We have constructed libraries of polymers by ROMP initiated by the [Ru]-III catalyst from half-esters prepared by the selective monohydrolysis of various symmetric diesters. The polymers from symmetric diesters were obtained with mainly the trans olefinic microstructure in high yields. The T_g values decreased with the increased size of the ester groups, and the T_g values increased with the branched alkyl groups. The polymers from non-symmetric monomers did not exhibit selectivities toward the trans structures. In addition, various amphiphilic homopolymers bearing both ester groups and carboxyl groups were directly prepared from the half-esters by the [Ru]-III catalyzed ROMP. These amphiphilic homopolymers also exhibited high trans ratios for the olefinic stereochemistry and thermal properties similar to other polymers. Their thermostabilities were improved by the hydrogenation judging from the T⁵_d results.

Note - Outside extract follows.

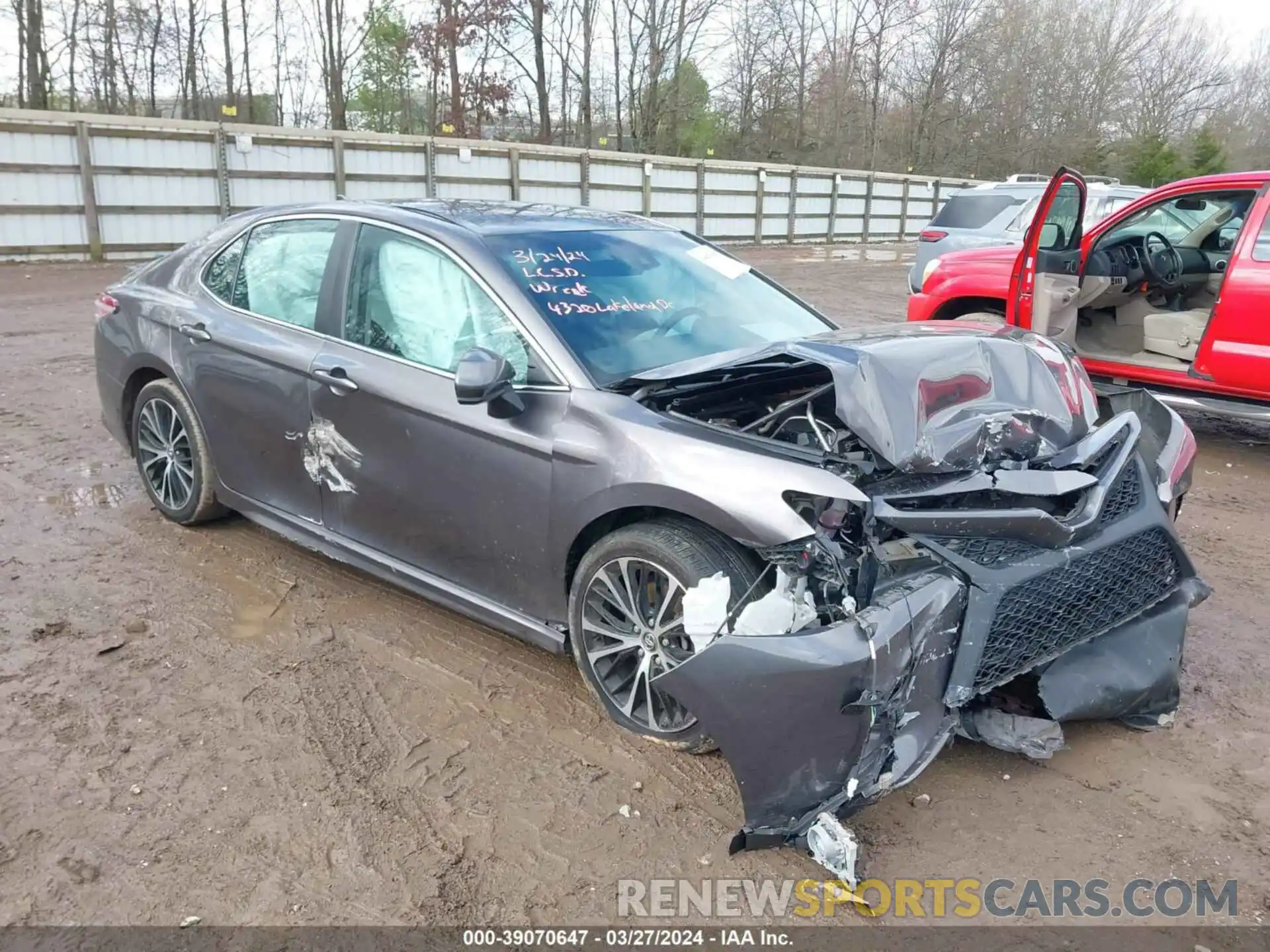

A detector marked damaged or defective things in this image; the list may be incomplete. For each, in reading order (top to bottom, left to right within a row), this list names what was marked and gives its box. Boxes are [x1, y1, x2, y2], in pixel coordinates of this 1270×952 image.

Amphiphilic polymers generally constitute a wide range of advanced materials applied to tissue engineering, drug delivery, surface modifications, etc., and many amphiphilic block copolymers consisting of hydrophobic and hydrophilic monomers have been reported by tandem ROMP or ATRP, often combined with protection and deprotection of polar functional groups. Although these copolymers can have well-defined structures, the composition distribution is not necessarily uniform, leading to low thermal stabilities. Therefore, the direct synthesis of amphiphilic homopolymers from amphiphilic monomers such as half-esters makes a significant contribution to materials development. Our selective monohydrolysis reactions coupled with ROMP initiated by the [Ru]-III catalyst serve as a versatile tool for the production of a variety of amphiphilic homopolymers with well-controlled structures in a living manner.

4 Experiment

4.1 General

All the reactions were carried out in a nitrogen atmosphere. The glassware was dried in an oven (180 °C) and heated under reduced pressure before use.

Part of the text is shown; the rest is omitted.